## START MATERIAL PROVIDED

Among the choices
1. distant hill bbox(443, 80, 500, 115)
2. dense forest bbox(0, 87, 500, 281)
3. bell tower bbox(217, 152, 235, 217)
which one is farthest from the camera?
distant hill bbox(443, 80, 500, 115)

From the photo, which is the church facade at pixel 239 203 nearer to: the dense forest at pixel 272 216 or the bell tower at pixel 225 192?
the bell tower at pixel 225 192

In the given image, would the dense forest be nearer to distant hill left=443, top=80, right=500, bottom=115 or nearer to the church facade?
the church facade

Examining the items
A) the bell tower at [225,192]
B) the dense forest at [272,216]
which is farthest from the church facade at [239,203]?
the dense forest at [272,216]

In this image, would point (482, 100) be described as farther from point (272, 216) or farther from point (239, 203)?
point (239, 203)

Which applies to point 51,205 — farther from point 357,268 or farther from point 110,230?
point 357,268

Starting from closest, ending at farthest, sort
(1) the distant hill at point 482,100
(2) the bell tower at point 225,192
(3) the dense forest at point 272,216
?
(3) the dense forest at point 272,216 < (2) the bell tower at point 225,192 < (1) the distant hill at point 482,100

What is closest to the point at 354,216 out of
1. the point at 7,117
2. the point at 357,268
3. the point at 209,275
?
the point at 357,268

## END MATERIAL PROVIDED

Give again the lines from the line holding "From the photo, which" through the close of the listing, both included, exactly as written and with nothing else.

From the photo, which is the church facade at pixel 239 203 nearer to: the dense forest at pixel 272 216 or the bell tower at pixel 225 192?
the bell tower at pixel 225 192

In the given image, would the dense forest be nearer to distant hill left=443, top=80, right=500, bottom=115 or nearer to the church facade?
the church facade

Examining the items
A) the bell tower at [225,192]
B) the dense forest at [272,216]
which is farthest from the church facade at [239,203]?
the dense forest at [272,216]

In this image, would point (482, 100) be described as farther from point (272, 216) or farther from point (239, 203)?
point (239, 203)

Which applies to point 51,205 — farther from point 357,268 or farther from point 110,230?
point 357,268

Starting from closest, ending at farthest, sort
(1) the distant hill at point 482,100
(2) the bell tower at point 225,192
(3) the dense forest at point 272,216
?
(3) the dense forest at point 272,216 < (2) the bell tower at point 225,192 < (1) the distant hill at point 482,100

What is closest to the point at 354,216 out of
1. the point at 7,117
2. the point at 357,268
3. the point at 209,275
?
the point at 357,268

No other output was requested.